Data rows:
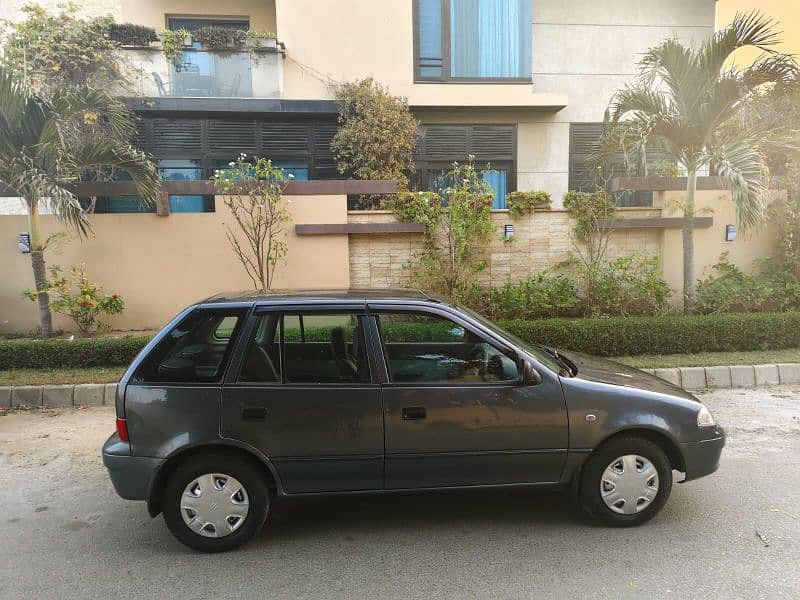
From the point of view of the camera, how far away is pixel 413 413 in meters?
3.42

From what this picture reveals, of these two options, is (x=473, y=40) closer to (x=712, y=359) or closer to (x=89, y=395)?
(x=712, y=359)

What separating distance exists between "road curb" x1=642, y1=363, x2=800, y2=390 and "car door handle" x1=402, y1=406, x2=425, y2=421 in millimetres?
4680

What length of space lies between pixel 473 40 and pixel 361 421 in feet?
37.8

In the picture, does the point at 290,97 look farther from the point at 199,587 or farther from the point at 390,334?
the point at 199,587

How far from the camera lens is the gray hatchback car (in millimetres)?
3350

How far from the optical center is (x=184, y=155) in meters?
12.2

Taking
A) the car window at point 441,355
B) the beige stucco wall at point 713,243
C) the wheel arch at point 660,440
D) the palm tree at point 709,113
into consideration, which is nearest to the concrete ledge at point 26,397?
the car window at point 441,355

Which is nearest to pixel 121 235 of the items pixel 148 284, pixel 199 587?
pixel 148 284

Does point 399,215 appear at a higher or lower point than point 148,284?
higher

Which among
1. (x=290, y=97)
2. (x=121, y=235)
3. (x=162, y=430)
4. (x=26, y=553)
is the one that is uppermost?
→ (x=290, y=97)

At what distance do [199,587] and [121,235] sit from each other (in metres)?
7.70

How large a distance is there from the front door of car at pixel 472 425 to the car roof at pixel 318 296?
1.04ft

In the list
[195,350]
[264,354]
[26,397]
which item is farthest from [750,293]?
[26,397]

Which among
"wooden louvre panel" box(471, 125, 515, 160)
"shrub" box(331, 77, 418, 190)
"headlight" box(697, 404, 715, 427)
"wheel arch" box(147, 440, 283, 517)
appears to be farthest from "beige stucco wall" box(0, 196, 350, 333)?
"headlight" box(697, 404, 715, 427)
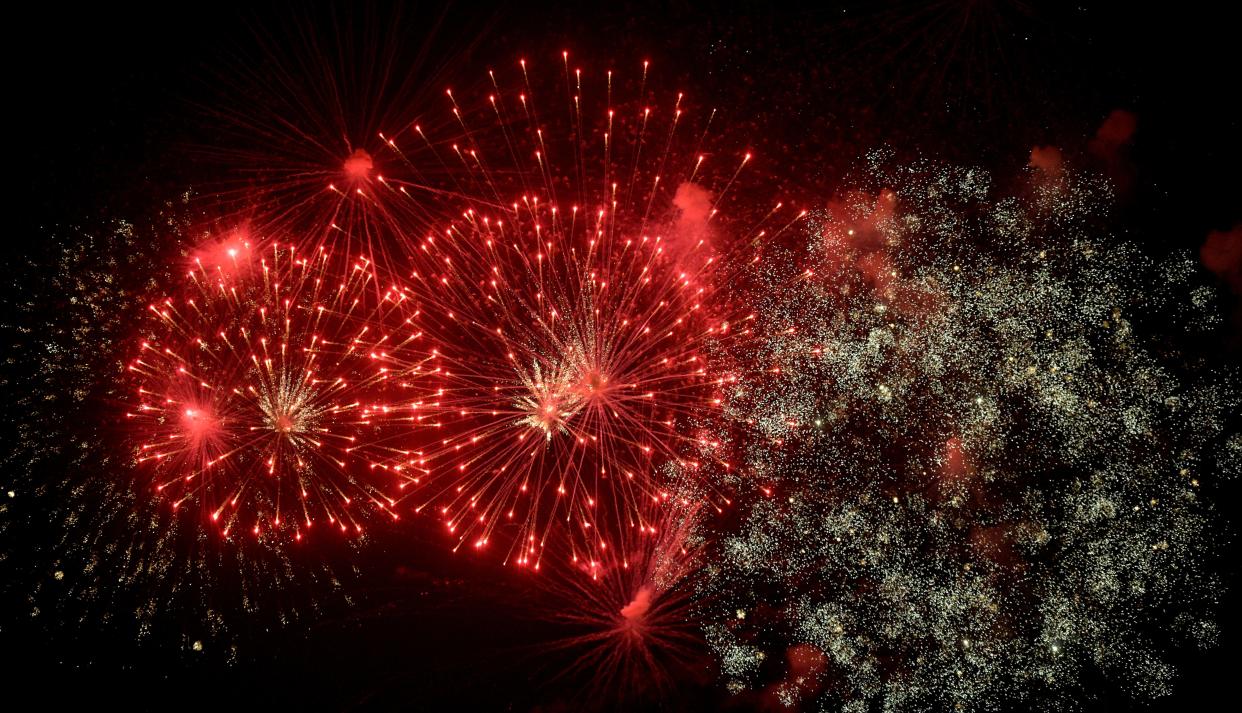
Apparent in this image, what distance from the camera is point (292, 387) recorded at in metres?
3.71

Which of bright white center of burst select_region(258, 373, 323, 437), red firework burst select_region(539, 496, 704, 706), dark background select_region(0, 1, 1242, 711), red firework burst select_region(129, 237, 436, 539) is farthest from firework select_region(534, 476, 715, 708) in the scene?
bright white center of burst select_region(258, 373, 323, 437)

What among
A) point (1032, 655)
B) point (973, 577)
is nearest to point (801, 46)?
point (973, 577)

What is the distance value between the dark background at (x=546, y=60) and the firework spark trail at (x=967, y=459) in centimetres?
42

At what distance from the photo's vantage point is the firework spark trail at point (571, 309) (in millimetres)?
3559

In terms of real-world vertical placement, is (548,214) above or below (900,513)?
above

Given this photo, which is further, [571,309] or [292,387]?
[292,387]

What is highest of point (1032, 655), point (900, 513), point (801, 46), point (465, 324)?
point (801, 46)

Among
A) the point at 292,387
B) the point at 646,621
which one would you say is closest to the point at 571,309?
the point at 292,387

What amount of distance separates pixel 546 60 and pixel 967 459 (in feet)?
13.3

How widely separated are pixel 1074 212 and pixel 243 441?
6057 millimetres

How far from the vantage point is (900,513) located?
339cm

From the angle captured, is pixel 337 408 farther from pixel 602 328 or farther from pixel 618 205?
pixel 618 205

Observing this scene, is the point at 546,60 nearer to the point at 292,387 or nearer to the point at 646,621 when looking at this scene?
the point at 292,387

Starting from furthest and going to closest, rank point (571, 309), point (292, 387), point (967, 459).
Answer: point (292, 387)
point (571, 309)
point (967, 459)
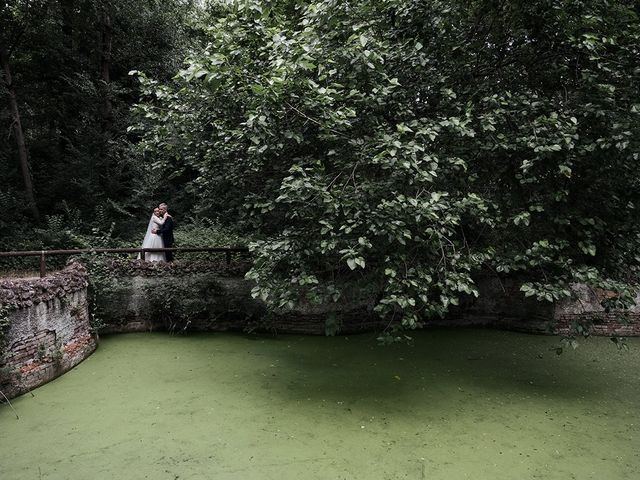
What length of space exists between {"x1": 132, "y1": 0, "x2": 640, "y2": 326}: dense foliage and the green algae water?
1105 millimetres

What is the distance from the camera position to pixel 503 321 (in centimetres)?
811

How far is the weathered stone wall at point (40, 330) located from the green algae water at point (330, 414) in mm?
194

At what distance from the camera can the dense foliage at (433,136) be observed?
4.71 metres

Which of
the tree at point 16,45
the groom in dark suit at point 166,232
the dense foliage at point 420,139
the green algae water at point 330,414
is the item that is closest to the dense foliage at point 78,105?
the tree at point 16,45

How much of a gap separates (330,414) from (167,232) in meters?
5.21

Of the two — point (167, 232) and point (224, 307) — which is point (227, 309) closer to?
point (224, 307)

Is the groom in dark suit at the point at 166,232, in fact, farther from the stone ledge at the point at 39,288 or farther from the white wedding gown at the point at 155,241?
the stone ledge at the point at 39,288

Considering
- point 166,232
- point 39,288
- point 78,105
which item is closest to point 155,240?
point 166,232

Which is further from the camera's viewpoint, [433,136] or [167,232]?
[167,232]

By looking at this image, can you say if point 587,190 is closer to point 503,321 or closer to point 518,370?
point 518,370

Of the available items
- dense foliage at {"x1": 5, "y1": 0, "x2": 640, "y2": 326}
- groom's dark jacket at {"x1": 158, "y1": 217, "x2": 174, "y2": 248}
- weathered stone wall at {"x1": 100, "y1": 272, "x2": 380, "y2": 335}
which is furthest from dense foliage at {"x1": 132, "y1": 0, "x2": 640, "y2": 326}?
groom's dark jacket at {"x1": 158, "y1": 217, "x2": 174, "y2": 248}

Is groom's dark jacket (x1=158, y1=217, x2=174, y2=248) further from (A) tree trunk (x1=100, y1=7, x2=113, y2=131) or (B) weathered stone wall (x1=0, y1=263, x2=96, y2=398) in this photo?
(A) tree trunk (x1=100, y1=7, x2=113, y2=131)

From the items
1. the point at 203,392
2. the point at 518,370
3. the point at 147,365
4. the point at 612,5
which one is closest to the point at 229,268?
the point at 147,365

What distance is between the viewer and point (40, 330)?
--
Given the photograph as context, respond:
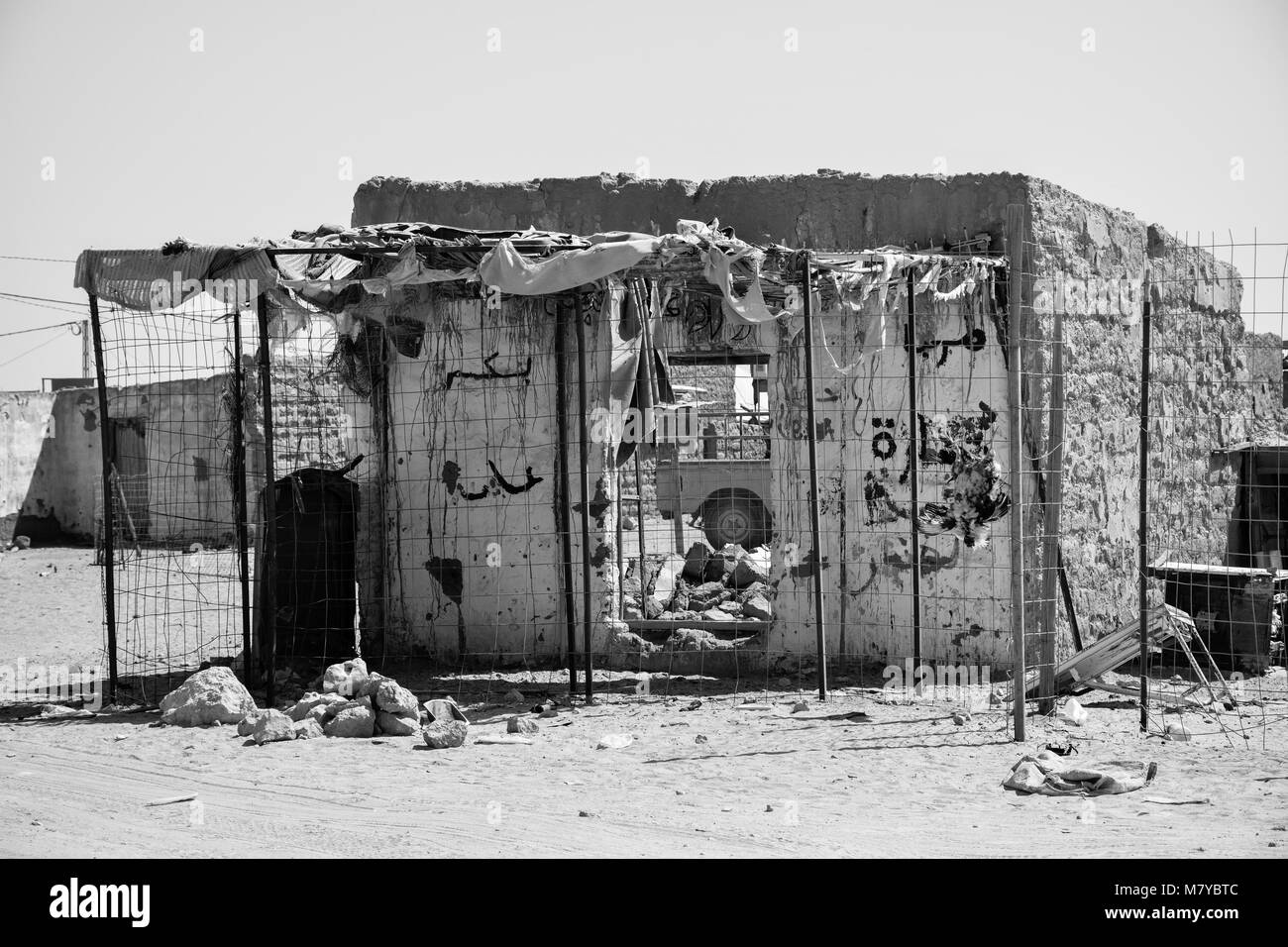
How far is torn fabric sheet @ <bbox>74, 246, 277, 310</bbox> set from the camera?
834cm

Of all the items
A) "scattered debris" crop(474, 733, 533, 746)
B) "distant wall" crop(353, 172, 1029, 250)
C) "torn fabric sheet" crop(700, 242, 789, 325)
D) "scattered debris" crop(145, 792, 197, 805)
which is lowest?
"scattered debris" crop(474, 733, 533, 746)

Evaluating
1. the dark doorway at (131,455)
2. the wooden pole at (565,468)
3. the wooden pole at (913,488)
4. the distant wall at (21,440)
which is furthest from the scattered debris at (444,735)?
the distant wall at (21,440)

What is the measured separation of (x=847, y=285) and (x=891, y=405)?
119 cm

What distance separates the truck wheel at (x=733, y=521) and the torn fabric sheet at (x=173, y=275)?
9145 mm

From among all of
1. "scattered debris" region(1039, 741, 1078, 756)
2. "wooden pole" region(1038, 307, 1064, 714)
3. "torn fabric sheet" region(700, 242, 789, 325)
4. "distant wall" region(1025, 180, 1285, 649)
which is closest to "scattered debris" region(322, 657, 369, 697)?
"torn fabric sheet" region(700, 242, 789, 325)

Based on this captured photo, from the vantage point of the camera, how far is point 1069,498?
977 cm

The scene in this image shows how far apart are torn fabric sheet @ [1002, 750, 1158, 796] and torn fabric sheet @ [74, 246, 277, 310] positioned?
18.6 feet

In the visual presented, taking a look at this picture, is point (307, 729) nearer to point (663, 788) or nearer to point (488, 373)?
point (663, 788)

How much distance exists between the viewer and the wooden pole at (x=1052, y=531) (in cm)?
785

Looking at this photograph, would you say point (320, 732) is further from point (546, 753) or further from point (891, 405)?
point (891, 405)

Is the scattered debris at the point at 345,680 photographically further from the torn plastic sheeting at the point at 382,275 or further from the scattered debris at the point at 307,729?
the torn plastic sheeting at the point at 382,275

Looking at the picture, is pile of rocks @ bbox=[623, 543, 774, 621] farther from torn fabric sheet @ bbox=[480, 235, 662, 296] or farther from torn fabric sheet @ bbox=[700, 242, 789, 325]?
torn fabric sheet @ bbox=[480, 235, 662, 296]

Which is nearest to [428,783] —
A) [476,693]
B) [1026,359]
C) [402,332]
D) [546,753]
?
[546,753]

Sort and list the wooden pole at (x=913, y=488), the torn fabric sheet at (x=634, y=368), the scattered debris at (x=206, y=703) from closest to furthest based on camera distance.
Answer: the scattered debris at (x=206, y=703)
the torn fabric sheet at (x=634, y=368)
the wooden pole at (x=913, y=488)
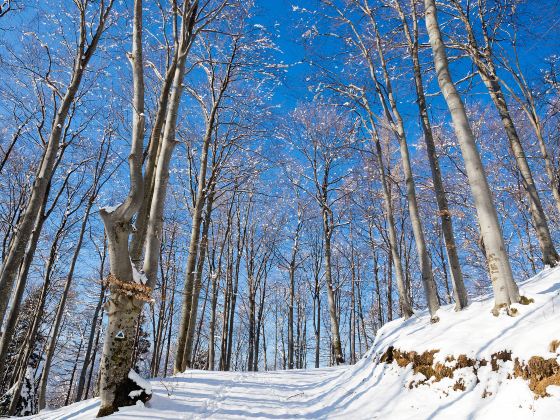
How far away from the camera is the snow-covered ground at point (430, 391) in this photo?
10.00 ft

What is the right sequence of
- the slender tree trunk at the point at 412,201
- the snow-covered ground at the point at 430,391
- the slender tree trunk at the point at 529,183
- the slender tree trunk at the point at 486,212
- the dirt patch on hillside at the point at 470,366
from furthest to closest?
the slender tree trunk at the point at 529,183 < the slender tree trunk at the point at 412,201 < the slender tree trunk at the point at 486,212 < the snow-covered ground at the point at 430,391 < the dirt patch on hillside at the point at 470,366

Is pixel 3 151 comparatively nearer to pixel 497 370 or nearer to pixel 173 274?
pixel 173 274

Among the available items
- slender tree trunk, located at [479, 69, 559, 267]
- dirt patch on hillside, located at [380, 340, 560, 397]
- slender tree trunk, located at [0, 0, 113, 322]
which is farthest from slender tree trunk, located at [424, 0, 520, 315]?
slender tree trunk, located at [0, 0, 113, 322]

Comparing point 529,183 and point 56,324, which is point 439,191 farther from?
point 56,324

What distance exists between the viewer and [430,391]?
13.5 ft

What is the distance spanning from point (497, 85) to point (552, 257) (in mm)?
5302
--
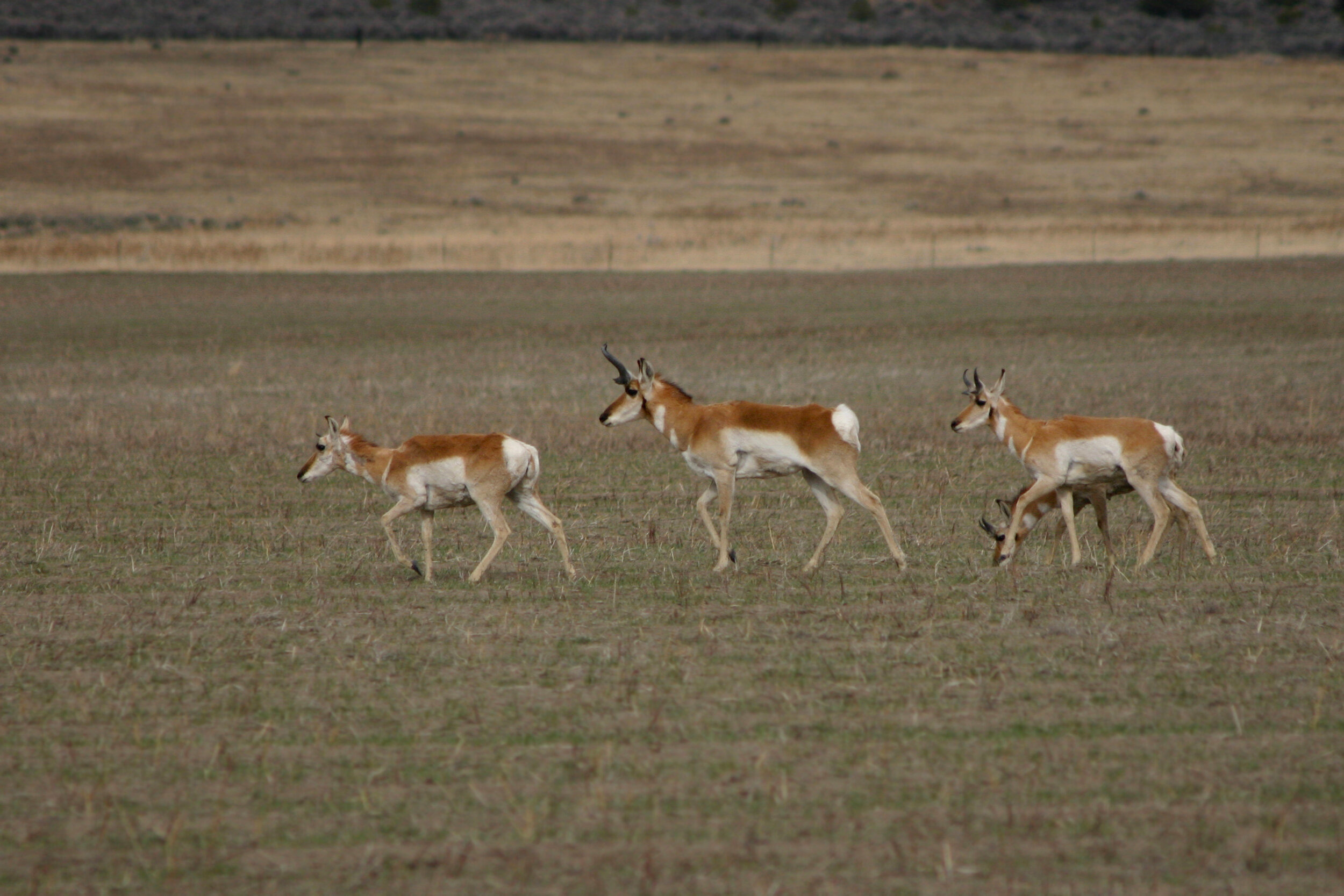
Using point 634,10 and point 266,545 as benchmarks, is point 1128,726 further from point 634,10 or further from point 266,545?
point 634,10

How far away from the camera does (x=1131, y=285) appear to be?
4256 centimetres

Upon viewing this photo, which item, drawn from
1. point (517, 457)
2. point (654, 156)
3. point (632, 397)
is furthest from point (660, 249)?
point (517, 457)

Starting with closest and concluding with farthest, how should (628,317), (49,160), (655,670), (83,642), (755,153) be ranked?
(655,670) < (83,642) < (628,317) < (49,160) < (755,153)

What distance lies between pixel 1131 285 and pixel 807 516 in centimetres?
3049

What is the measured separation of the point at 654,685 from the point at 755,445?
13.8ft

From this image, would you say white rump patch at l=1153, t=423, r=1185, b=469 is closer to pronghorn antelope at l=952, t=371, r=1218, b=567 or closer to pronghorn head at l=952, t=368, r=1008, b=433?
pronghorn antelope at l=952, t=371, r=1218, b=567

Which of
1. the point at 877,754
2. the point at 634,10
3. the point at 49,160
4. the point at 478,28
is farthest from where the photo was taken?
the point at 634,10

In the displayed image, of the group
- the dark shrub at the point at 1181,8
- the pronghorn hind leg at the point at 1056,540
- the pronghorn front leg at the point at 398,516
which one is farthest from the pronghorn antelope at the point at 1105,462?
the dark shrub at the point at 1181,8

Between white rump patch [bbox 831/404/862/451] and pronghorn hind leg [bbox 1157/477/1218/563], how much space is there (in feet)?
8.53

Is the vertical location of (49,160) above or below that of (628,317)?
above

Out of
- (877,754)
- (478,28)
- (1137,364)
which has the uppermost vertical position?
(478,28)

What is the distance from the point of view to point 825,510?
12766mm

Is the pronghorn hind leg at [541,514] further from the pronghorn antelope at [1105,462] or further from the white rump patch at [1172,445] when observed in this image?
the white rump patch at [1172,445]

Stated goal:
Please identify every line in the rows above that contains the word "pronghorn" and copy each of those lines in full.

Answer to the problem:
From this image, would you say white rump patch at l=1153, t=423, r=1185, b=469 is closer to pronghorn antelope at l=952, t=371, r=1218, b=567 or closer to pronghorn head at l=952, t=368, r=1008, b=433?
pronghorn antelope at l=952, t=371, r=1218, b=567
- the pronghorn hind leg at the point at 1056,540
- the pronghorn front leg at the point at 398,516
which one is farthest from the pronghorn antelope at the point at 1105,462?
Between white rump patch [bbox 831/404/862/451] and pronghorn hind leg [bbox 1157/477/1218/563], how much space is there (in feet)?
Is the pronghorn hind leg at [541,514] further from the pronghorn antelope at [1105,462] or further from the white rump patch at [1172,445] when observed in this image?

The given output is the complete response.